Task directions »
All records below must be retyped exactly.

+++

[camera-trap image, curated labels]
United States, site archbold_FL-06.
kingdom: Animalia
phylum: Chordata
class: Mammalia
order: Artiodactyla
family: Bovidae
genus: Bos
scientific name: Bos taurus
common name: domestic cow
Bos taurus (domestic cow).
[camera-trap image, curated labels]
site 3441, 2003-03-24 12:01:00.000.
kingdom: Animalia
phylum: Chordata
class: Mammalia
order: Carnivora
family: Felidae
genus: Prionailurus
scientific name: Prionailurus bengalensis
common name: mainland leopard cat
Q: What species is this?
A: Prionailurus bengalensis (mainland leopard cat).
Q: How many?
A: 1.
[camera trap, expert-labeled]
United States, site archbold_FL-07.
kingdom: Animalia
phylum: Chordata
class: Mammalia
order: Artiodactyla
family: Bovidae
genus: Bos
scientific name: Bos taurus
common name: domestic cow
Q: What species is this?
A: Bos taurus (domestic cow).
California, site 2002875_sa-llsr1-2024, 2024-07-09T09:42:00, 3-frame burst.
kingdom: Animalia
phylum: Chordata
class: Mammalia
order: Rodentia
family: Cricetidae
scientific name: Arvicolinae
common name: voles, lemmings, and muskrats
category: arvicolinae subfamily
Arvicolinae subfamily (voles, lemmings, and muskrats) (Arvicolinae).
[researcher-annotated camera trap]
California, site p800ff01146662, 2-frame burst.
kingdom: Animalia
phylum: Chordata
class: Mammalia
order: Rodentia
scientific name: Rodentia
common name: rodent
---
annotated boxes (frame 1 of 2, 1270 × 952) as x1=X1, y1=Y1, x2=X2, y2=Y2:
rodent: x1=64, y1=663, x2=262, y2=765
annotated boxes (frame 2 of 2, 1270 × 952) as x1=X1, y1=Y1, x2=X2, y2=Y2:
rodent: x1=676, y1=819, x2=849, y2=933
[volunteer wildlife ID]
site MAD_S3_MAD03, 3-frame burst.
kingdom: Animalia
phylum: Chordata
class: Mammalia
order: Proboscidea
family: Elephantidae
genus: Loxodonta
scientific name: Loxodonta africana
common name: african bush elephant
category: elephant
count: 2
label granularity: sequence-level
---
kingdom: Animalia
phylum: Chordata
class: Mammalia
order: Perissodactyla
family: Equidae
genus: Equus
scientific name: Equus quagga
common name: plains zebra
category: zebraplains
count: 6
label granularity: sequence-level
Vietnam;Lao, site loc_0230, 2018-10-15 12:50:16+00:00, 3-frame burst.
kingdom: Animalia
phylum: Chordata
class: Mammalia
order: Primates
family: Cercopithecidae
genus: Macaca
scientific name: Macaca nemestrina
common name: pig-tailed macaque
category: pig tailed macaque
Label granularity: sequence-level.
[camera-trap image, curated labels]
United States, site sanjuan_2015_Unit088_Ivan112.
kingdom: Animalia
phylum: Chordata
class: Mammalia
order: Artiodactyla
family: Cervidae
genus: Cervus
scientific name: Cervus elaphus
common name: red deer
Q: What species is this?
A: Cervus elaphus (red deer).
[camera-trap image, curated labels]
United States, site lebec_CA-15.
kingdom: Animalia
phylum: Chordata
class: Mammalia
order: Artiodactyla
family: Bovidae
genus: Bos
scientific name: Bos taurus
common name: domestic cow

+++

Exercise output »
[camera-trap image, curated labels]
United States, site archbold_FL-06.
kingdom: Animalia
phylum: Chordata
class: Mammalia
order: Artiodactyla
family: Bovidae
genus: Bos
scientific name: Bos taurus
common name: domestic cow
Bos taurus (domestic cow).
[camera-trap image, curated labels]
site 3441, 2003-03-24 12:01:00.000.
kingdom: Animalia
phylum: Chordata
class: Mammalia
order: Carnivora
family: Felidae
genus: Prionailurus
scientific name: Prionailurus bengalensis
common name: mainland leopard cat
Q: What species is this?
A: Prionailurus bengalensis (mainland leopard cat).
Q: How many?
A: 1.
[camera trap, expert-labeled]
United States, site archbold_FL-07.
kingdom: Animalia
phylum: Chordata
class: Mammalia
order: Artiodactyla
family: Bovidae
genus: Bos
scientific name: Bos taurus
common name: domestic cow
Q: What species is this?
A: Bos taurus (domestic cow).
California, site 2002875_sa-llsr1-2024, 2024-07-09T09:42:00, 3-frame burst.
kingdom: Animalia
phylum: Chordata
class: Mammalia
order: Rodentia
family: Cricetidae
scientific name: Arvicolinae
common name: voles, lemmings, and muskrats
category: arvicolinae subfamily
Arvicolinae subfamily (voles, lemmings, and muskrats) (Arvicolinae).
[researcher-annotated camera trap]
California, site p800ff01146662, 2-frame burst.
kingdom: Animalia
phylum: Chordata
class: Mammalia
order: Rodentia
scientific name: Rodentia
common name: rodent
---
annotated boxes (frame 1 of 2, 1270 × 952) as x1=X1, y1=Y1, x2=X2, y2=Y2:
rodent: x1=64, y1=663, x2=262, y2=765
annotated boxes (frame 2 of 2, 1270 × 952) as x1=X1, y1=Y1, x2=X2, y2=Y2:
rodent: x1=676, y1=819, x2=849, y2=933
[volunteer wildlife ID]
site MAD_S3_MAD03, 3-frame burst.
kingdom: Animalia
phylum: Chordata
class: Mammalia
order: Proboscidea
family: Elephantidae
genus: Loxodonta
scientific name: Loxodonta africana
common name: african bush elephant
category: elephant
count: 2
label granularity: sequence-level
---
kingdom: Animalia
phylum: Chordata
class: Mammalia
order: Perissodactyla
family: Equidae
genus: Equus
scientific name: Equus quagga
common name: plains zebra
category: zebraplains
count: 6
label granularity: sequence-level
Vietnam;Lao, site loc_0230, 2018-10-15 12:50:16+00:00, 3-frame burst.
kingdom: Animalia
phylum: Chordata
class: Mammalia
order: Primates
family: Cercopithecidae
genus: Macaca
scientific name: Macaca nemestrina
common name: pig-tailed macaque
category: pig tailed macaque
Label granularity: sequence-level.
[camera-trap image, curated labels]
United States, site sanjuan_2015_Unit088_Ivan112.
kingdom: Animalia
phylum: Chordata
class: Mammalia
order: Artiodactyla
family: Cervidae
genus: Cervus
scientific name: Cervus elaphus
common name: red deer
Q: What species is this?
A: Cervus elaphus (red deer).
[camera-trap image, curated labels]
United States, site lebec_CA-15.
kingdom: Animalia
phylum: Chordata
class: Mammalia
order: Artiodactyla
family: Bovidae
genus: Bos
scientific name: Bos taurus
common name: domestic cow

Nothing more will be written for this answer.